§ TASK REQUIREMENTS
Please rename "gray wall" to "painted wall" wherever it occurs in the listing and reproduce the full listing with nothing else changed.

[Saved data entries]
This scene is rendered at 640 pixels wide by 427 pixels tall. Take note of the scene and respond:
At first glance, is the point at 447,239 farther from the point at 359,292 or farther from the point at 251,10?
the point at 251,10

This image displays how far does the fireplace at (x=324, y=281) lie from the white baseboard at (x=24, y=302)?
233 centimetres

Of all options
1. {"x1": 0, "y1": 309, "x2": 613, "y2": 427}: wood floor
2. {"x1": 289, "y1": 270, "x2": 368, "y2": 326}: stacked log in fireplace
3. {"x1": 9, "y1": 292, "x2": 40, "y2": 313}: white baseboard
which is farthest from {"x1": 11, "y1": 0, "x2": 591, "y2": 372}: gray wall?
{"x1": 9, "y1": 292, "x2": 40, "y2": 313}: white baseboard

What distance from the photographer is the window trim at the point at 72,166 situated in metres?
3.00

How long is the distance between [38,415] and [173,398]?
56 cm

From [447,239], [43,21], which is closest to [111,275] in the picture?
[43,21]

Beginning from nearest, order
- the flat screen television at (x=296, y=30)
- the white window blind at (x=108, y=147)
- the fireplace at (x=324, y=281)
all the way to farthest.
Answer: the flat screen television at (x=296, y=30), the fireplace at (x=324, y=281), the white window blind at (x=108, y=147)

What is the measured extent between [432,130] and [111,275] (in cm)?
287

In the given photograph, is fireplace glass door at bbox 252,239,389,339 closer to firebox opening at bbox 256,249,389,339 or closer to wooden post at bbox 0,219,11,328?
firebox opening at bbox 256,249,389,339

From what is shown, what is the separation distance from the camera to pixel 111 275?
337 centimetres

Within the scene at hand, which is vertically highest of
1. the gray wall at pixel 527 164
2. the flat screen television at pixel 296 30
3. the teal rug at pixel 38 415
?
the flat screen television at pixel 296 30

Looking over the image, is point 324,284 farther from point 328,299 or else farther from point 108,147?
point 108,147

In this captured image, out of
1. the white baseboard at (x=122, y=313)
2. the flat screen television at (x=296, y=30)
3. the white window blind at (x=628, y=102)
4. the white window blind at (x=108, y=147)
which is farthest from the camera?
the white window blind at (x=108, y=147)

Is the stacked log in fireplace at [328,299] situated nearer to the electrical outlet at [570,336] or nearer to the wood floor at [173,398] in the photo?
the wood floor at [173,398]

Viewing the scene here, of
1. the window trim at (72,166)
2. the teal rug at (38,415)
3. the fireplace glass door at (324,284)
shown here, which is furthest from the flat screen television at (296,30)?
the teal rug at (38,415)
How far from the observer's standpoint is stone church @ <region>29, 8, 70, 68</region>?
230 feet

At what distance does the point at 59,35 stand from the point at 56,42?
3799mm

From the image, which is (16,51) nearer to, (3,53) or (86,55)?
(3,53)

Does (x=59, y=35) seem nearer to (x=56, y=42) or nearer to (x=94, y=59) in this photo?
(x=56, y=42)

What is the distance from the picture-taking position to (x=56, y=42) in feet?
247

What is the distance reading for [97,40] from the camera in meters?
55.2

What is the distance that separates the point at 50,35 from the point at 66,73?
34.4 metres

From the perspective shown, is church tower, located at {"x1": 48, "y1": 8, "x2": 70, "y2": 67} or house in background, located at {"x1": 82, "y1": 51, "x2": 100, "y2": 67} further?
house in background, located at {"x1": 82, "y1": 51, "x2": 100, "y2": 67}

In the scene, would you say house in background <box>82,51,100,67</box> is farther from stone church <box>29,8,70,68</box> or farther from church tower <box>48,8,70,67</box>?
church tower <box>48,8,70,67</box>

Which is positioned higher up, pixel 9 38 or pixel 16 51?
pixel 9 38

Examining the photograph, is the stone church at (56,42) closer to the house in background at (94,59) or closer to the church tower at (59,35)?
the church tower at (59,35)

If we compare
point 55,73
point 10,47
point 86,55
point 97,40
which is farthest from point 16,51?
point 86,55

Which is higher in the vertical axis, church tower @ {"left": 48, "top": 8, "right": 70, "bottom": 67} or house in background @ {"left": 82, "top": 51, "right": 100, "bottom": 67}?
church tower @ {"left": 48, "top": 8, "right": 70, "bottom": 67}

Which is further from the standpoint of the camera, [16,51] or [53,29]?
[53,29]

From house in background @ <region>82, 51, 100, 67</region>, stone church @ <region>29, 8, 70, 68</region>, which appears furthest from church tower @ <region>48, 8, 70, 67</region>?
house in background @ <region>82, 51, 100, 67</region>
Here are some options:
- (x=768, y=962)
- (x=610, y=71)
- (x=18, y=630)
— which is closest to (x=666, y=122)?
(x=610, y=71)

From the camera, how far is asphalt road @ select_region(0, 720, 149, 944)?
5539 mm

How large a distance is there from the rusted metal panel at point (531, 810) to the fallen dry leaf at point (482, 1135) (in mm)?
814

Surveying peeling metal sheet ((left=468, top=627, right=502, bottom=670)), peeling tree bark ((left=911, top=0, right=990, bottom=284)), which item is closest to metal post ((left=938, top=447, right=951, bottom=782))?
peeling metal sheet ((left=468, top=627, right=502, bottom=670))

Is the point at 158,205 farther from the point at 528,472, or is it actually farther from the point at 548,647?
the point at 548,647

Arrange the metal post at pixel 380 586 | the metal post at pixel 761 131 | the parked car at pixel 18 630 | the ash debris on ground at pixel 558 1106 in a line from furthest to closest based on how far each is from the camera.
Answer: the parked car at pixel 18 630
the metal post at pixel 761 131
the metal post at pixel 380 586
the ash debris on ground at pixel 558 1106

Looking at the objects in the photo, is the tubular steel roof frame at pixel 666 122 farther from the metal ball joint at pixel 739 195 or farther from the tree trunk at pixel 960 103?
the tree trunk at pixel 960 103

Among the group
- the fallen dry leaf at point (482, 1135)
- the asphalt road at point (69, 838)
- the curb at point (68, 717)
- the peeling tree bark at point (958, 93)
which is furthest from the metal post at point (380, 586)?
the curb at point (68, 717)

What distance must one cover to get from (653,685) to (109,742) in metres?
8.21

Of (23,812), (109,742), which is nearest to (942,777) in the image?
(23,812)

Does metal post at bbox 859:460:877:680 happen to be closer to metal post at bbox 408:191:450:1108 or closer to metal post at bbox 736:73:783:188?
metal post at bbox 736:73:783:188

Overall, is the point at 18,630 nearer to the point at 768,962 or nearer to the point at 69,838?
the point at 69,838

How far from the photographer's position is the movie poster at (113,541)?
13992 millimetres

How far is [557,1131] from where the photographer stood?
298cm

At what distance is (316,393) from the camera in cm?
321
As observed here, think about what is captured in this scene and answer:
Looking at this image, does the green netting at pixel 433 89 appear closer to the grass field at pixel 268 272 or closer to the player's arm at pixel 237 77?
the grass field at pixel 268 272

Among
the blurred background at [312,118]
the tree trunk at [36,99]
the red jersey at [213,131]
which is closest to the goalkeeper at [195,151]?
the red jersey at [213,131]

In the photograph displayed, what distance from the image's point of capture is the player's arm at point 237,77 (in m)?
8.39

§ TASK OUTPUT
This scene is rendered at 640 pixels wide by 427 pixels tall. Take note of the scene and respond:
At first glance, is the point at 447,239 farther from the point at 359,292 or farther from the point at 251,10?
the point at 251,10

This image displays how far does the fireplace at (x=324, y=281) lie from the white baseboard at (x=24, y=302)?
233 centimetres

Of all options
1. {"x1": 0, "y1": 309, "x2": 613, "y2": 427}: wood floor
2. {"x1": 289, "y1": 270, "x2": 368, "y2": 326}: stacked log in fireplace
3. {"x1": 9, "y1": 292, "x2": 40, "y2": 313}: white baseboard
which is farthest from {"x1": 11, "y1": 0, "x2": 591, "y2": 372}: painted wall?
{"x1": 9, "y1": 292, "x2": 40, "y2": 313}: white baseboard

What distance from the photographer is the window trim at the point at 72,166 situated in metres?
3.00

How long is the distance between [38,415] and [173,398]?
56 cm

From [447,239], [43,21], which is closest to [111,275] in the picture?
[43,21]

Beginning from nearest, order
- the flat screen television at (x=296, y=30)
- the white window blind at (x=108, y=147)
- the fireplace at (x=324, y=281)
all the way to farthest.
Answer: the flat screen television at (x=296, y=30), the fireplace at (x=324, y=281), the white window blind at (x=108, y=147)

What is the measured extent between [432,130] and [111,275] (in cm)?
287

In the given photograph, is fireplace glass door at bbox 252,239,389,339 closer to firebox opening at bbox 256,249,389,339 or closer to wooden post at bbox 0,219,11,328?
firebox opening at bbox 256,249,389,339

From what is shown, what is the separation distance from the camera to pixel 111 275?
337 centimetres

Within the scene at hand, which is vertically highest of
1. the painted wall at pixel 527 164
2. the flat screen television at pixel 296 30
3. the teal rug at pixel 38 415
?
the flat screen television at pixel 296 30

Looking over the image, is point 324,284 farther from point 328,299 or else farther from point 108,147?
point 108,147

In this captured image, out of
1. the white baseboard at (x=122, y=313)
2. the flat screen television at (x=296, y=30)
3. the white window blind at (x=628, y=102)
4. the white window blind at (x=108, y=147)
which is farthest from the camera?
the white window blind at (x=108, y=147)

Is the stacked log in fireplace at [328,299] situated nearer to the electrical outlet at [570,336] or nearer to the wood floor at [173,398] in the photo?
the wood floor at [173,398]

Viewing the scene here, of
1. the window trim at (72,166)
2. the teal rug at (38,415)
3. the fireplace glass door at (324,284)
shown here, which is furthest from the flat screen television at (296,30)?
the teal rug at (38,415)
How far from the observer's standpoint is stone church @ <region>29, 8, 70, 68</region>?
230 feet

At what distance does the point at 59,35 stand from the point at 56,42?
3799mm

From the image, which is (16,51) nearer to, (3,53) or (86,55)?
(3,53)

Does (x=59, y=35) seem nearer to (x=56, y=42) or nearer to (x=94, y=59) in this photo?
(x=56, y=42)

What is the distance from the picture-taking position to (x=56, y=42) in feet?
247

What is the distance reading for [97,40] from the camera in meters?
55.2

What is the distance that separates the point at 50,35 from the point at 66,73?
34.4 metres

From the perspective shown, is church tower, located at {"x1": 48, "y1": 8, "x2": 70, "y2": 67} or house in background, located at {"x1": 82, "y1": 51, "x2": 100, "y2": 67} further?
house in background, located at {"x1": 82, "y1": 51, "x2": 100, "y2": 67}

In the scene, would you say house in background <box>82,51,100,67</box> is farther from stone church <box>29,8,70,68</box> or farther from church tower <box>48,8,70,67</box>?
church tower <box>48,8,70,67</box>

Which is positioned higher up, pixel 9 38 or pixel 16 51?
pixel 9 38

Examining the photograph, is the stone church at (56,42) closer to the house in background at (94,59) or closer to the church tower at (59,35)?
the church tower at (59,35)

If we compare
point 55,73
point 10,47
point 86,55
point 97,40
which is farthest from point 16,51?
point 86,55

Which is higher in the vertical axis, church tower @ {"left": 48, "top": 8, "right": 70, "bottom": 67} or house in background @ {"left": 82, "top": 51, "right": 100, "bottom": 67}?
church tower @ {"left": 48, "top": 8, "right": 70, "bottom": 67}

Which is further from the standpoint of the camera, [16,51] or [53,29]?
[53,29]

From house in background @ <region>82, 51, 100, 67</region>, stone church @ <region>29, 8, 70, 68</region>, which appears furthest from church tower @ <region>48, 8, 70, 67</region>?
house in background @ <region>82, 51, 100, 67</region>
Here are some options:
- (x=768, y=962)
- (x=610, y=71)
- (x=18, y=630)
— which is closest to (x=666, y=122)?
(x=610, y=71)

From the camera, how far is asphalt road @ select_region(0, 720, 149, 944)?
5539 mm

How large a distance is there from the rusted metal panel at point (531, 810) to the fallen dry leaf at point (482, 1135) (in mm)?
814

Surveying peeling metal sheet ((left=468, top=627, right=502, bottom=670)), peeling tree bark ((left=911, top=0, right=990, bottom=284)), which item is closest to metal post ((left=938, top=447, right=951, bottom=782))?
peeling metal sheet ((left=468, top=627, right=502, bottom=670))

Is the point at 158,205 farther from the point at 528,472, or is it actually farther from the point at 548,647?
the point at 548,647

Arrange the metal post at pixel 380 586 | the metal post at pixel 761 131 | the parked car at pixel 18 630 | the ash debris on ground at pixel 558 1106 in a line from furthest to closest based on how far each is from the camera.
Answer: the parked car at pixel 18 630
the metal post at pixel 761 131
the metal post at pixel 380 586
the ash debris on ground at pixel 558 1106

Looking at the objects in the photo, is the tubular steel roof frame at pixel 666 122 farther from the metal ball joint at pixel 739 195 or farther from the tree trunk at pixel 960 103?
the tree trunk at pixel 960 103

Among the group
- the fallen dry leaf at point (482, 1135)
- the asphalt road at point (69, 838)
- the curb at point (68, 717)
- the peeling tree bark at point (958, 93)
which is furthest from the metal post at point (380, 586)?
the curb at point (68, 717)

What distance must one cover to get from (653,685) to (109,742) in metres?
8.21

Of (23,812), (109,742), which is nearest to (942,777) in the image?
(23,812)

Does metal post at bbox 859:460:877:680 happen to be closer to metal post at bbox 408:191:450:1108 or closer to metal post at bbox 736:73:783:188?
metal post at bbox 736:73:783:188

Overall, is the point at 18,630 nearer to the point at 768,962 or nearer to the point at 69,838?
the point at 69,838

How far from the photographer's position is the movie poster at (113,541)?
13992 millimetres

How far is [557,1131] from where the photographer stood?
298cm

At what distance is (316,393) from the camera in cm?
321
As observed here, think about what is captured in this scene and answer:
Looking at this image, does the green netting at pixel 433 89 appear closer to the grass field at pixel 268 272 or closer to the player's arm at pixel 237 77?
the grass field at pixel 268 272

Among
the blurred background at [312,118]
the tree trunk at [36,99]
the red jersey at [213,131]
which is closest to the goalkeeper at [195,151]?
the red jersey at [213,131]

In the photograph displayed, what distance from the image's point of capture is the player's arm at point 237,77 (in m)?
8.39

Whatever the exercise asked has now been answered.